If, in accordance with a medical report, an employee needs a temporary transfer to another job for a period of more than four months or a permanent transfer, if he refuses to transfer or if the employer does not have the appropriate job, the employment contract is terminated on the grounds of paragraph 8 of part 1 of Art. 77 of the Labor Code of the Russian Federation.

In the event of termination of the TD under the specified paragraph of Article 77 of the Labor Code of the Russian Federation, the employee will be paid a severance pay in the amount of two weeks average earnings of Article 178 of the Labor Code of the Russian Federation.

The termination of the employment contract in this case is aimed at protecting the health of the employee and does not violate his rights (Determination of the Constitutional Court of the Russian Federation of July 14, 2011 N 887-О-О).
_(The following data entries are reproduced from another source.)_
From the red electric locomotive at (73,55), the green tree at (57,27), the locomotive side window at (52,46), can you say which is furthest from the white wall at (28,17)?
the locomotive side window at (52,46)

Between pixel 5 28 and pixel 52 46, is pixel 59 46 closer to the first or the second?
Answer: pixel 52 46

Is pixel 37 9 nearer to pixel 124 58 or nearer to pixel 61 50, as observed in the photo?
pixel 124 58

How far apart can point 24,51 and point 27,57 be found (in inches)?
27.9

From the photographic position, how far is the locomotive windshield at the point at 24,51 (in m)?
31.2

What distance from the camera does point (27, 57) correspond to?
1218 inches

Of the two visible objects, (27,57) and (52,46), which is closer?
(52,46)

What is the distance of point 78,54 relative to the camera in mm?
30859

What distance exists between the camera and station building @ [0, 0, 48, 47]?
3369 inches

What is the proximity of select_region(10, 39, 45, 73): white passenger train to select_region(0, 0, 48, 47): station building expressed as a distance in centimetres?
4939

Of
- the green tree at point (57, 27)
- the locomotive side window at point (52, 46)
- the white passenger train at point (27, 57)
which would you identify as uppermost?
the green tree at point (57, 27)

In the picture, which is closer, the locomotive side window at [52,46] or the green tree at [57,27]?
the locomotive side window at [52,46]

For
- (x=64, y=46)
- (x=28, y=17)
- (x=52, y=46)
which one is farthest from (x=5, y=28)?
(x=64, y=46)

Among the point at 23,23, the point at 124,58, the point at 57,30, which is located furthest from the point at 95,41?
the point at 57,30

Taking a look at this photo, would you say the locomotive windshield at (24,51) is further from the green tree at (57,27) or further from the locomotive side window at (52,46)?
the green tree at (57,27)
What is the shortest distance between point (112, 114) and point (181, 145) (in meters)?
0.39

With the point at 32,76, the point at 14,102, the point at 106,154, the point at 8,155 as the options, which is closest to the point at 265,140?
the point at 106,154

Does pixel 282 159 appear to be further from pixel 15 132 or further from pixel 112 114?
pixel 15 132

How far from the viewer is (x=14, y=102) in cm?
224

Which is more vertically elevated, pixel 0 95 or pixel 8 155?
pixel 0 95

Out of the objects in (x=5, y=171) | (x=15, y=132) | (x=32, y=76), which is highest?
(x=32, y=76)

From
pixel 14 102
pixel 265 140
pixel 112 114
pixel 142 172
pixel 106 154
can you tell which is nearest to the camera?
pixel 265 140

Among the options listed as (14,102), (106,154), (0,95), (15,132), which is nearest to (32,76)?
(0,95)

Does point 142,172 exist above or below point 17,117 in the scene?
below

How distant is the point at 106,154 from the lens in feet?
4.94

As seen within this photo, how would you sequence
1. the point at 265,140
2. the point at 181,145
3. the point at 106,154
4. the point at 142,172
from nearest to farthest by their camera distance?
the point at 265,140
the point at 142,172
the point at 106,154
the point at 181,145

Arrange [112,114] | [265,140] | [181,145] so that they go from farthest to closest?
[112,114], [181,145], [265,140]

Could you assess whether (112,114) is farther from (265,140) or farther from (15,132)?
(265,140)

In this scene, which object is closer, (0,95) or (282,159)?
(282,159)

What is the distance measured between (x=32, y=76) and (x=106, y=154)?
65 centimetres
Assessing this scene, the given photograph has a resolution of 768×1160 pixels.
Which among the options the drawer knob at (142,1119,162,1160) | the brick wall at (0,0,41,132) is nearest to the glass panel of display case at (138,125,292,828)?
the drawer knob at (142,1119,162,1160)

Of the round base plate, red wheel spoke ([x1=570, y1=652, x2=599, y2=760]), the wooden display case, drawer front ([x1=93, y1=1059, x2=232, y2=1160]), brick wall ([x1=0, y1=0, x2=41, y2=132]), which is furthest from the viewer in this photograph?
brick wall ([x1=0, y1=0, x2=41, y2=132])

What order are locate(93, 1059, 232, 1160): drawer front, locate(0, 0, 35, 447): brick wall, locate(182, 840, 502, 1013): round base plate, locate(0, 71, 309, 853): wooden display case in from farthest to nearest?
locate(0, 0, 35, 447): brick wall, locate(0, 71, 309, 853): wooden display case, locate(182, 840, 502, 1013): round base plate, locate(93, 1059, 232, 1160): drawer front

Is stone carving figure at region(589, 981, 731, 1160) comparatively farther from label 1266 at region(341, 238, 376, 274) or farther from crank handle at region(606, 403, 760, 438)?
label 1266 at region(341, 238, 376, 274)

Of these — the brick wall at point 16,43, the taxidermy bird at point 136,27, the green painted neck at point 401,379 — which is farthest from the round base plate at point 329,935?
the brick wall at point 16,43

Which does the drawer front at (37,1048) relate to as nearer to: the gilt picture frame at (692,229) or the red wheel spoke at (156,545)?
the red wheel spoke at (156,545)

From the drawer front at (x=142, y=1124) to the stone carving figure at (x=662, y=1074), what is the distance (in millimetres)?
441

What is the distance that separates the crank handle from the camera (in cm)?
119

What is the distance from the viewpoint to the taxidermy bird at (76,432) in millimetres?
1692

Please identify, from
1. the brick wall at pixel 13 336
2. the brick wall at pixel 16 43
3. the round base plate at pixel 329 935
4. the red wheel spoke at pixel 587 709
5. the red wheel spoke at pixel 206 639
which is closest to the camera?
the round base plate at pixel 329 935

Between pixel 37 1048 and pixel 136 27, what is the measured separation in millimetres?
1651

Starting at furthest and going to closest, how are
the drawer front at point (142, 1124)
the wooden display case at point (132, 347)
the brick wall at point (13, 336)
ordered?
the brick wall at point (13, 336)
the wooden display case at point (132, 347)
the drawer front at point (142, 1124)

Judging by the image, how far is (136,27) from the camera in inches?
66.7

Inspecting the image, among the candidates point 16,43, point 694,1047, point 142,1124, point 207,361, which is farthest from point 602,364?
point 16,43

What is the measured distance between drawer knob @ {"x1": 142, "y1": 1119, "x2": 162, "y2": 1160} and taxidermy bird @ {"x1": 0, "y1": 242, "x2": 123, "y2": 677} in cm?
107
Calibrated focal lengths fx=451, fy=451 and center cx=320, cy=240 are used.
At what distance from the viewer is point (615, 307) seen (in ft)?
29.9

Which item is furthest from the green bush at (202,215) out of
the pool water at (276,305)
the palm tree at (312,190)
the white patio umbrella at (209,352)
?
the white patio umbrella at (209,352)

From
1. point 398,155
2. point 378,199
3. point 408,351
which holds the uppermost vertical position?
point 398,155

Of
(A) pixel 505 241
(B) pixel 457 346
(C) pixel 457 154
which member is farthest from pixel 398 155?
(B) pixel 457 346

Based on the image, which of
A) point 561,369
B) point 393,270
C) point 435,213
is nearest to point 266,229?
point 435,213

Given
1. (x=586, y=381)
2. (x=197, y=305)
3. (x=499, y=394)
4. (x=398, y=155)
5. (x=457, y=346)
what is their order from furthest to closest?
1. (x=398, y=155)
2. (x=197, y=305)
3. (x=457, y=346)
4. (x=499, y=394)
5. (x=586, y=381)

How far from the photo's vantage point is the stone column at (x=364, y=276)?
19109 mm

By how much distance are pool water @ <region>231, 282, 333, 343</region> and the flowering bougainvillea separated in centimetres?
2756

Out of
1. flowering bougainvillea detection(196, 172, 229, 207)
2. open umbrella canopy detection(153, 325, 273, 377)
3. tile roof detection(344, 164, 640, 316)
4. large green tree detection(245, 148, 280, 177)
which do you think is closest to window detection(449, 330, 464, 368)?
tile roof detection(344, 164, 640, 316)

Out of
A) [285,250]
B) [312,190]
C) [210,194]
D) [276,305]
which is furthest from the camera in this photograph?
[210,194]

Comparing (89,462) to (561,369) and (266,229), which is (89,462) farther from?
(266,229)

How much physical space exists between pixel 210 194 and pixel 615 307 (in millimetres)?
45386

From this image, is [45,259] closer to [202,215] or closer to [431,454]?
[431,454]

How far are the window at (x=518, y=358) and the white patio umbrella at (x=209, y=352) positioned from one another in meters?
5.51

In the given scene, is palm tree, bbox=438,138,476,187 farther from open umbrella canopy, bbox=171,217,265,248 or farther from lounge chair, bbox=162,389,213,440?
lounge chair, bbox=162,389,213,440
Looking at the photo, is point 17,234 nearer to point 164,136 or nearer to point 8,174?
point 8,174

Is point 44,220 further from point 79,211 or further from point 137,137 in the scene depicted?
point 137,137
The employer is obliged to ensure Article 212 of the Labor Code of the Russian Federation:

Prevention of employees from performing their labor duties without undergoing mandatory medical examinations, mandatory psychiatric examinations, as well as in case of medical contraindications.

The employer is obliged to remove from work (not allow to work) the employee, Article 76 of the Labor Code of the Russian Federation:

If, in accordance with a medical report issued in accordance with the procedure established by federal laws and other regulatory legal acts of the Russian Federation, contraindications are revealed for the employee to perform work stipulated by an employment contract.

During the period of suspension from work, wages are not accrued to the employee, with the exception of cases provided for by the Labor Code of the Russian Federation, other federal laws, a collective agreement, agreements, and an employment contract.

1. Study the document- a certificate is one thing, but in accordance with p. 73 of the Labor Code of the Russian Federation there must be a medical report.

Order of the Ministry of Health and Social Development of Russia dated May 2, 2012 N 441n approved the procedure for issuing certificates and medical reports by medical organizations.

2. Only, I see, you have a weak "link", so to speak, the fact that his medical report does not indicate recommendations or contraindications are not specified.

If contraindications are not indicated in the medical report, then you cannot draw conclusions yourself that you do not have a job for him, for which you can offer him and transfer him to this job if he agrees to this transfer.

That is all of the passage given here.